Alors que ce chantier devrait être le plus important de l’année, il est resté bloqué ces dernières semaines par le refus du groupe UMP d’associer un de ses sénateurs au travail d'une députée socialiste. Est-ce bien à la hauteur de l’enjeu ?

 

Chiffres-clés

36,6 milliards d’euros : c’est le montant de la DGF prévu dans le budget 2015, en baisse de 3,67 milliards d’euros par rapport à 2014 (Journal officiel)

En 2015, la mère des batailles qu’entendent mener les associations d’élus concerne apparemment la réforme de la dotation globale de fonctionnement (DGF). Non sans raison. De l’avis de tous les experts en finances locales, l’architecture actuelle de cette dotation est « à bout de souffle ».
En effet, elle n’a pas été imaginée dans les mêmes contours territoriaux que ceux qui se dessinent actuellement. Elle n’a surtout pas été conçue pour fonctionner avec des montants en baisse constante, comme c’est le cas depuis 2014 et au moins jusqu’en 2017.

Malgré cette chute, la DGF, qui vient notamment en compensation des ressources fiscales supprimées par l’Etat, reste pour beaucoup de collectivités leur principale ressource, quelles que soient leur taille, leur couleur politique, leur situation géographique ou leur réalité sociale. Il y a donc consensus pour dire que la complexité et l’opacité de la DGF est devenue telle que la réforme du dispositif est devenue indispensable.

Coup de frein de la majorité sénatoriale - Pourtant, alors que ce chantier était à son ordre du jour durant l’été 2014, le Comité des finances locales a préféré reporter le débat, choisissant de se concentrer sur la lutte contre la baisse des dotations. Maintenant que cette bataille est perdue, la réforme de la DGF redevient une priorité, peut-être dans l’espoir secret de récupérer d’un côté une partie de ce qui a été perdu de l’autre.

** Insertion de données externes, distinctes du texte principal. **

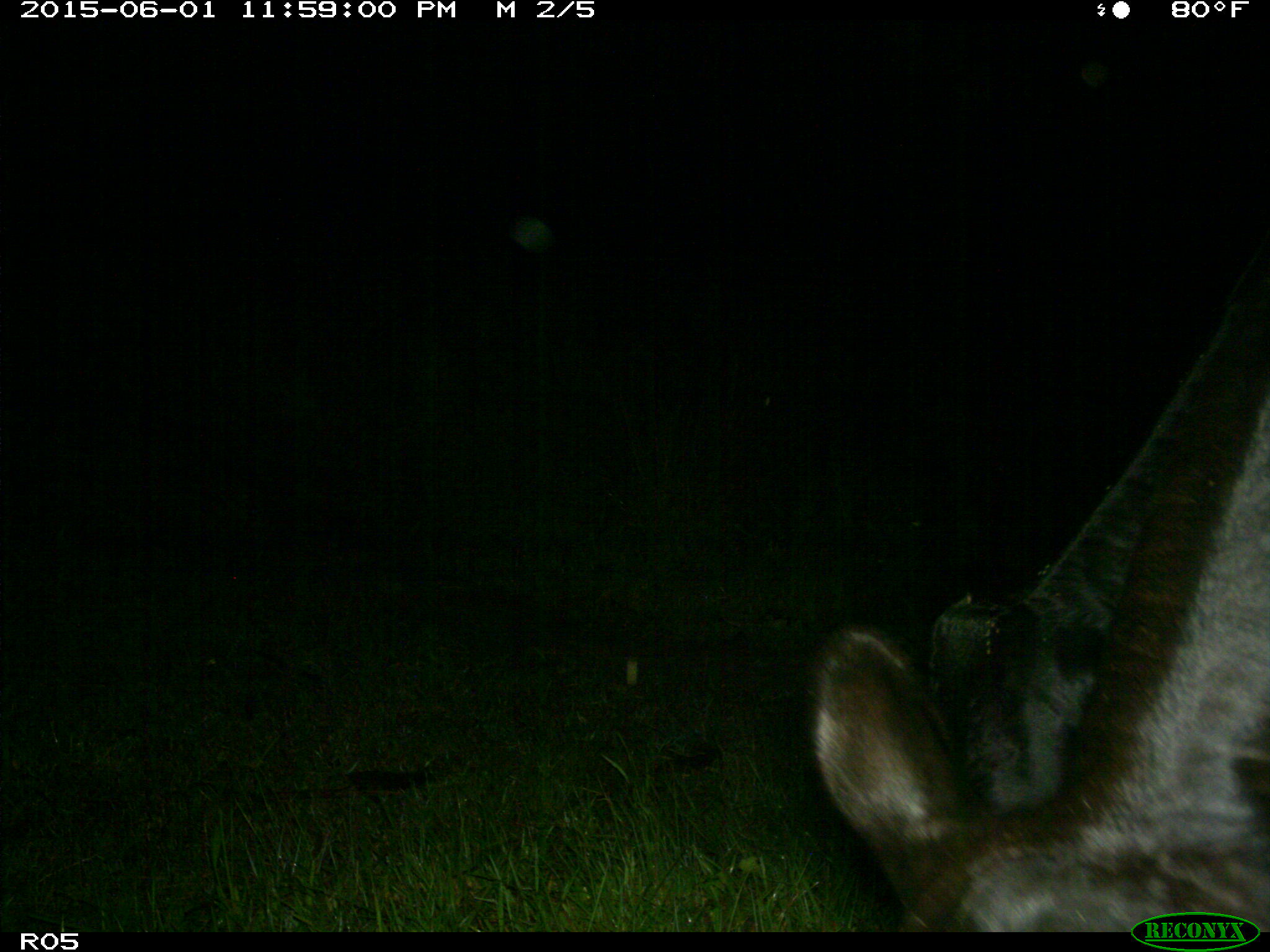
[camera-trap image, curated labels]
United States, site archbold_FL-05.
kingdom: Animalia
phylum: Chordata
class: Mammalia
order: Artiodactyla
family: Bovidae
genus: Bos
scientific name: Bos taurus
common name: domestic cow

Mais c’est désormais le Sénat qui appuie sur le frein. Bruno Retailleau, sénateur de Vendée et président du groupe UMP au Sénat, a réfusé que Philippe Dallier (UMP, Seine-Saint-Denis) travaille avec la députée Christine Pirès-Beaune (PS, Puy-de-Dôme) dans le cadre d’une mission sur la réforme de la DGF, que Marylise Lebranchu leur a confiée fin octobre(1).

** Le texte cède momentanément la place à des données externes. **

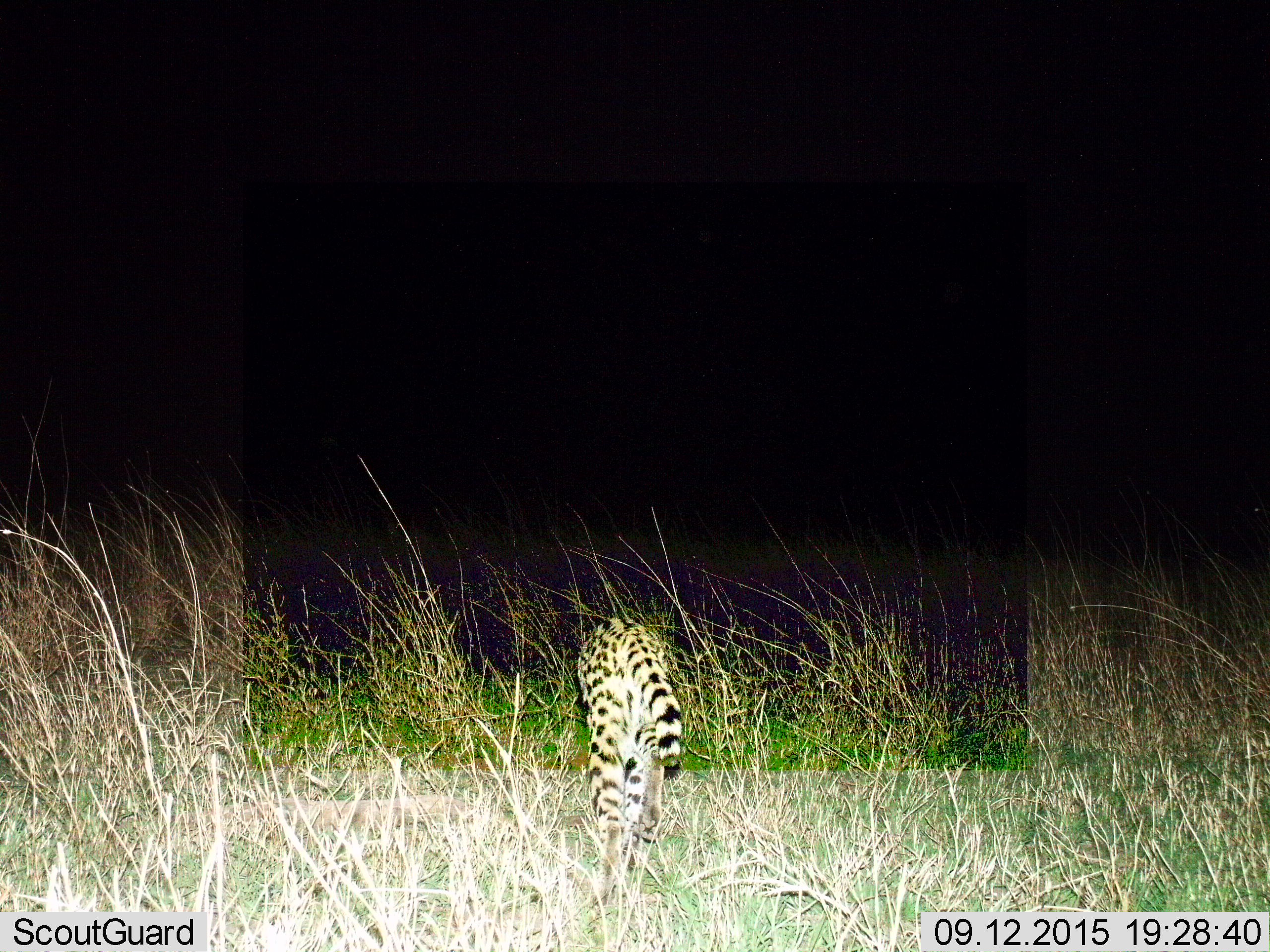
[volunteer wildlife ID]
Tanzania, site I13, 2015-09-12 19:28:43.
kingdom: Animalia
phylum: Chordata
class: Mammalia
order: Carnivora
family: Felidae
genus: Leptailurus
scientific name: Leptailurus serval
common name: serval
Serval (Leptailurus serval), count 1. Behavior (volunteer vote fractions): standing 0%, resting 0%, moving 100%, interacting 0%. Young present (vote fraction): 0%. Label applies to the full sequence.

Contacté plusieurs fois, Bruno Retailleau n’a jamais répondu à nos sollicitations pour expliquer ce choix. Cette inaction, dont les conséquences affecteront les collectivités de tous bords, n’est pas à la hauteur d’un enjeu auquel le Parlement se doit de répondre. Mais pas de cette façon. A bien des égards, l’unité doit être de rigueur, aussi bien dans l’émotion que dans la construction.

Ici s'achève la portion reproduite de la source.